§ GIVEN TASK
Count how many lines of the records contain the string "rooftop", treating uppercase and lowercase as distinct. Reply with the number alone.

§ RECORDS FOR PROCESSING
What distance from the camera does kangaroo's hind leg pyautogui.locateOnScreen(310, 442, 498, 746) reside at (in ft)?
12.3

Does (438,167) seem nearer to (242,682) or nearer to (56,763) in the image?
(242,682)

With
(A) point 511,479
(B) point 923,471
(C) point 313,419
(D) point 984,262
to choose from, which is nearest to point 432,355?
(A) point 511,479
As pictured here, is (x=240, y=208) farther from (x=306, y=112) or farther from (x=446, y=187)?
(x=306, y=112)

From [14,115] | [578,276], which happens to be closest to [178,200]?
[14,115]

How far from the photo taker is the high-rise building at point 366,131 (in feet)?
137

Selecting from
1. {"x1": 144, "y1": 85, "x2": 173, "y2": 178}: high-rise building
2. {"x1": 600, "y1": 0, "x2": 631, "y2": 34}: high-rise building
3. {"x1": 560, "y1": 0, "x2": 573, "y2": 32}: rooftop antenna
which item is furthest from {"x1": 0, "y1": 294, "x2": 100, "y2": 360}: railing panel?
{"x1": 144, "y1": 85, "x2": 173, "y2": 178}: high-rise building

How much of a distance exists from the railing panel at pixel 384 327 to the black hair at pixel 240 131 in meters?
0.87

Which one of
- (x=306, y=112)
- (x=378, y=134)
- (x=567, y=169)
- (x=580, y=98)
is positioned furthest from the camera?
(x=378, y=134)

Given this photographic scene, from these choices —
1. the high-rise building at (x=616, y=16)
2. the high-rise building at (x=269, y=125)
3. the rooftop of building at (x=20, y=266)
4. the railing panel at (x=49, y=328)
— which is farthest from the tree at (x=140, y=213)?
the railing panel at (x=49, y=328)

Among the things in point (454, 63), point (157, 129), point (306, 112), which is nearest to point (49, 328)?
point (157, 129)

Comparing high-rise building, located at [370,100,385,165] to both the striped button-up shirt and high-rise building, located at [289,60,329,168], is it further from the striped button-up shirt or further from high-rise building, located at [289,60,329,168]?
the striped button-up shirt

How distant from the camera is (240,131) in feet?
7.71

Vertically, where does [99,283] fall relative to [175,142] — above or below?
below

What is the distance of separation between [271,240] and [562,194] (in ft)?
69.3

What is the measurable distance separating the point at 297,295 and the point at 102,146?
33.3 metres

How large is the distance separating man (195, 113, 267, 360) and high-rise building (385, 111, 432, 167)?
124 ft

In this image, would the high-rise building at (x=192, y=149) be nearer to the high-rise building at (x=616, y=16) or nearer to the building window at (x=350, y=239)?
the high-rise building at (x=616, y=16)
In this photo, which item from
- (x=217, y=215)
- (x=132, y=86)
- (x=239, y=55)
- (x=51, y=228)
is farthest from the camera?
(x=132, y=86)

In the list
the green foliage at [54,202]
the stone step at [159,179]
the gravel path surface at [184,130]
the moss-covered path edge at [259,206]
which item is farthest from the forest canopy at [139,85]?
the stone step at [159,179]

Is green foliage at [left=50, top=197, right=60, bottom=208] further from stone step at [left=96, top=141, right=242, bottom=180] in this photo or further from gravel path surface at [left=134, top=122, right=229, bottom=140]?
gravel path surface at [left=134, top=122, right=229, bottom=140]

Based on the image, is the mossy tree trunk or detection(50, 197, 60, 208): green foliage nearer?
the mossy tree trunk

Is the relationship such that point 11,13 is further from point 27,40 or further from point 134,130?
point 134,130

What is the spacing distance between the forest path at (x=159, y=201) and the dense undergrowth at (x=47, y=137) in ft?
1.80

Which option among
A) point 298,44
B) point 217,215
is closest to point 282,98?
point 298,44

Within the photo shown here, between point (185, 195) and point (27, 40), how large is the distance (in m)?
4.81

§ RESULT OF THIS EXERCISE
2